• **Written task**
Put each caption line of the material below into a JSON list of strings, one string per line and with blank lines left out. Leave the pictures out of the answer.
- Opening Delimiter -
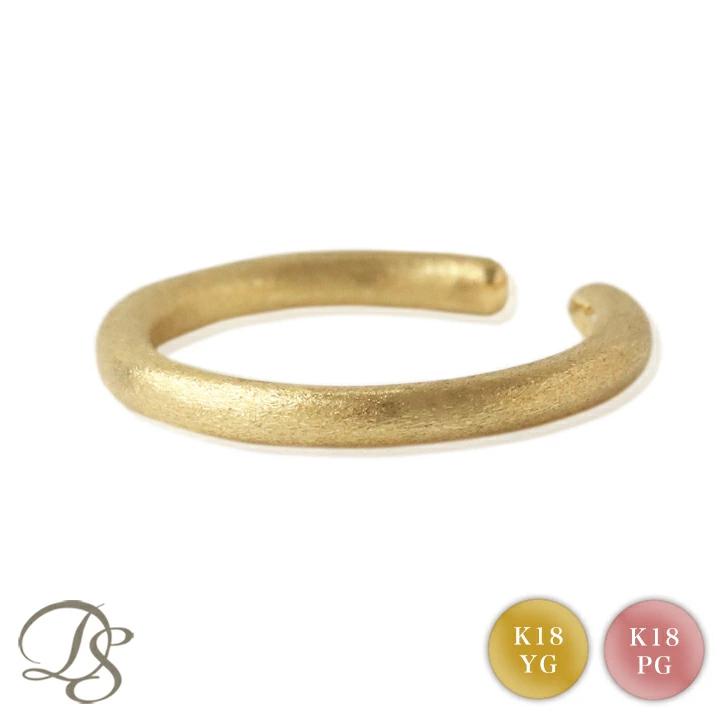 【土日限定2000円OFFクーポン有】 イヤーカフ 18金 イヤカフ k18 18k レディース ノンホール ピアス シルク マット ノンホールピアス 指輪 リング 片耳 | DEVAS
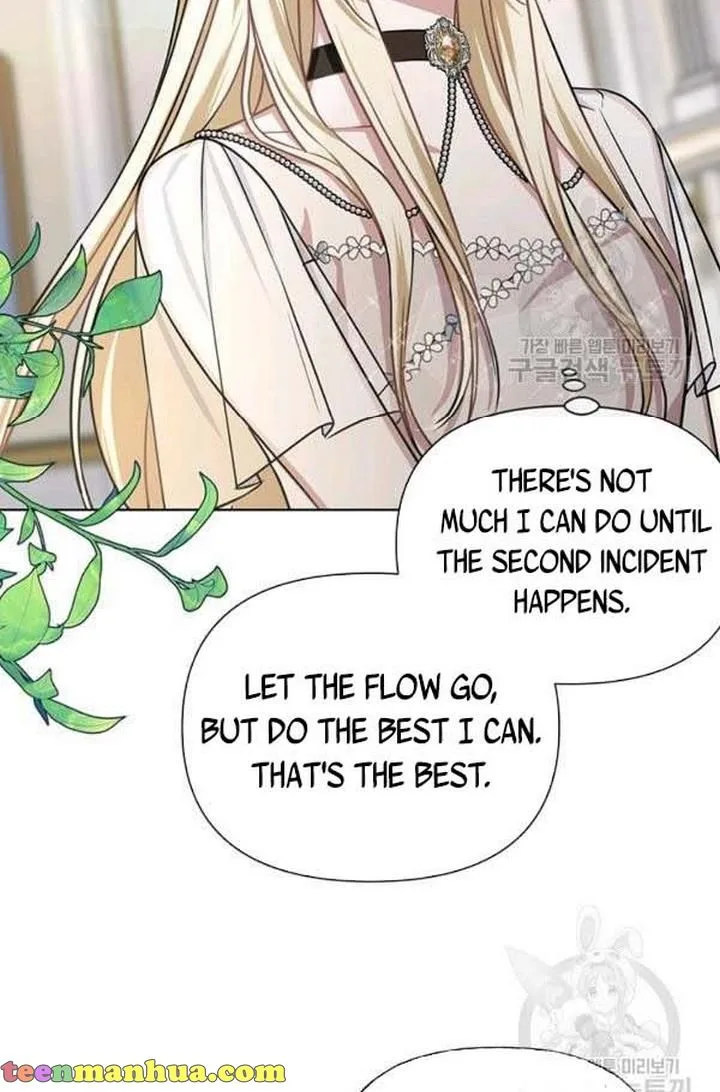 Cling to me (Please Be Obsessed With Me) Chapter 24 page 31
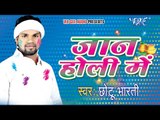 जान होली में - Jaan Holi Me - Video JukeBOX - Bhojpuri Holi Songs 2015 HD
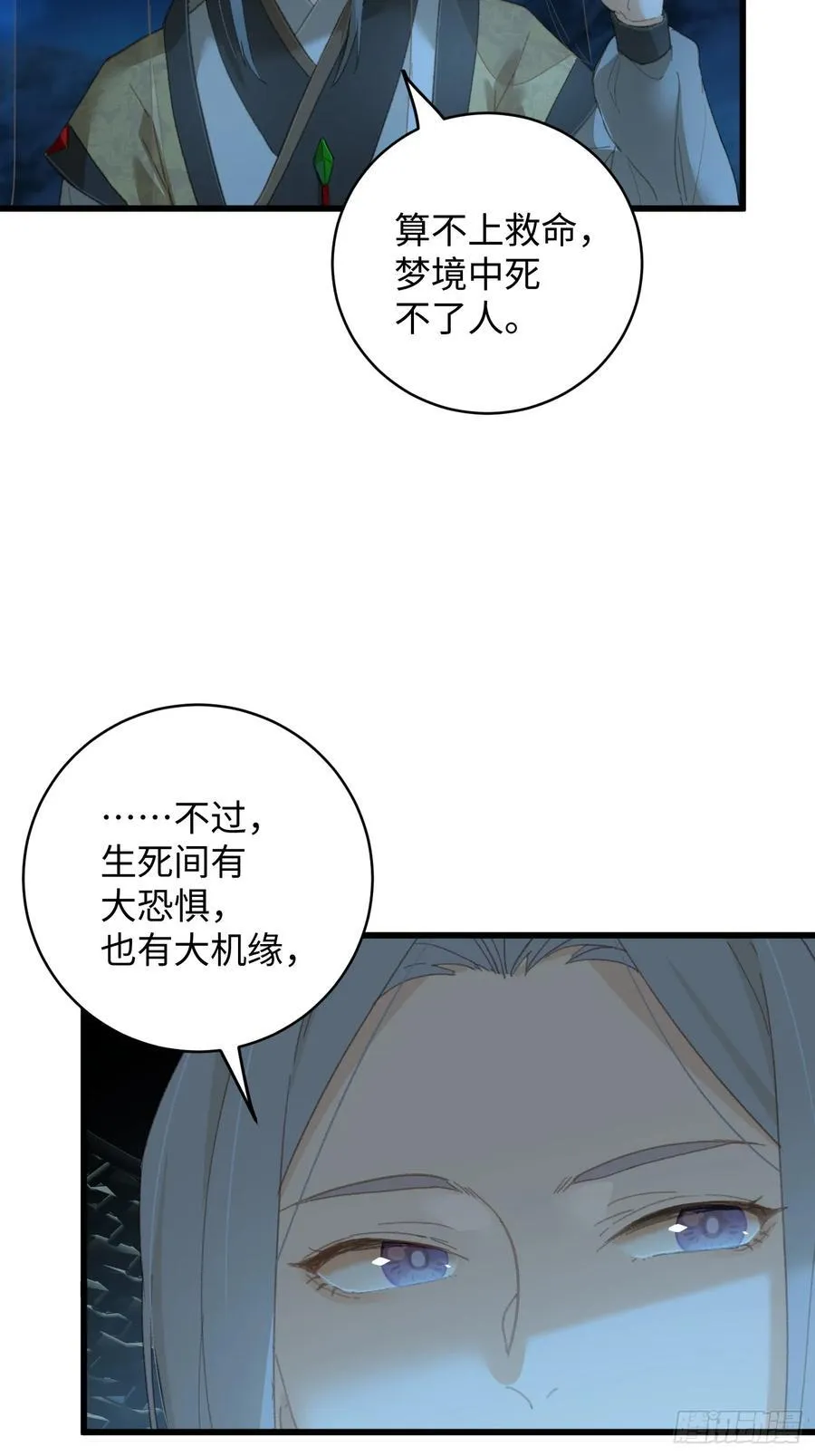 第21话 第21页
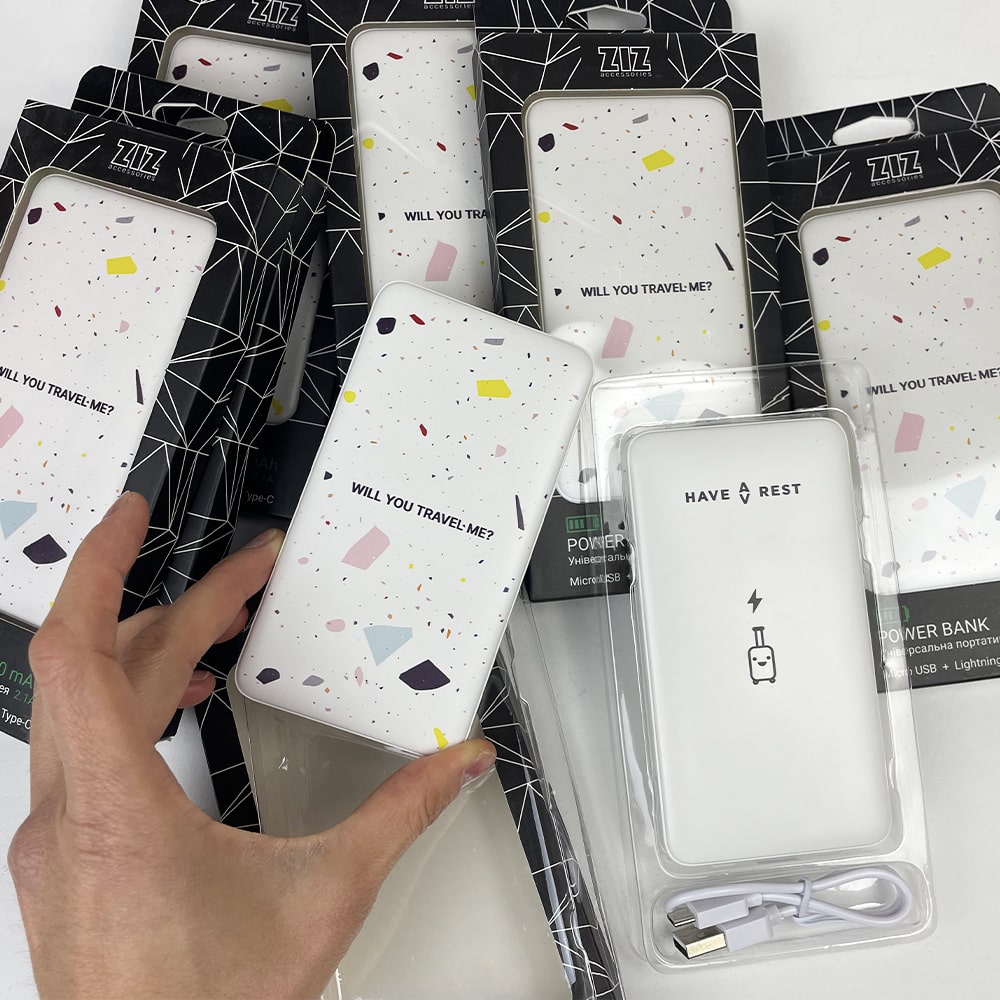 повербанк з логотипом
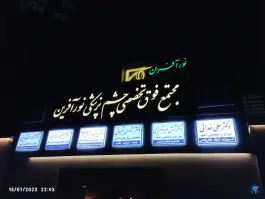 عکس کلینیک فوق تخصصی چشم پزشکی نورآفرین - محله شهید فرامرز عباسی مشهد 9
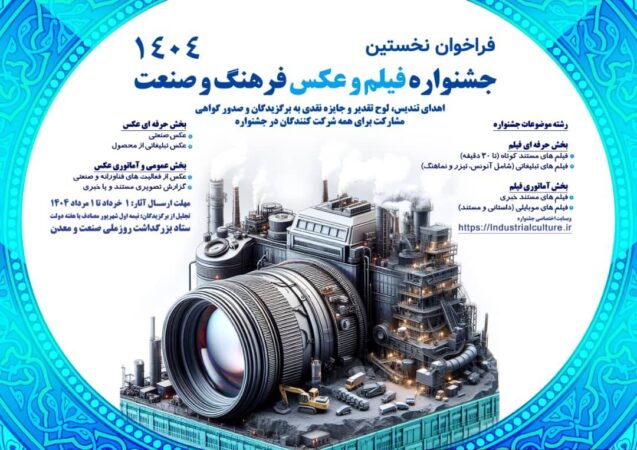 نخستین جشنواره فیلم و عکس فرهنگ و صنعت آغاز به كار كرد نخستین جشنواره فیلم و عکس فرهنگ و صنعت آغاز به كار كرد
- Closing Delimiter -
• **Solution to this task**
[
  " 【土日限定2000円OFFクーポン有】 イヤーカフ 18金 イヤカフ k18 18k レディース ノンホール ピアス シルク マット ノンホールピアス 指輪 リング 片耳 | DEVAS",
  " Cling to me (Please Be Obsessed With Me) Chapter 24 page 31",
  " जान होली में - Jaan Holi Me - Video JukeBOX - Bhojpuri Holi Songs 2015 HD",
  " 第21话 第21页",
  " повербанк з логотипом",
  " عکس کلینیک فوق تخصصی چشم پزشکی نورآفرین - محله شهید فرامرز عباسی مشهد 9",
  " نخستین جشنواره فیلم و عکس فرهنگ و صنعت آغاز به كار كرد نخستین جشنواره فیلم و عکس فرهنگ و صنعت آغاز به كار كرد"
]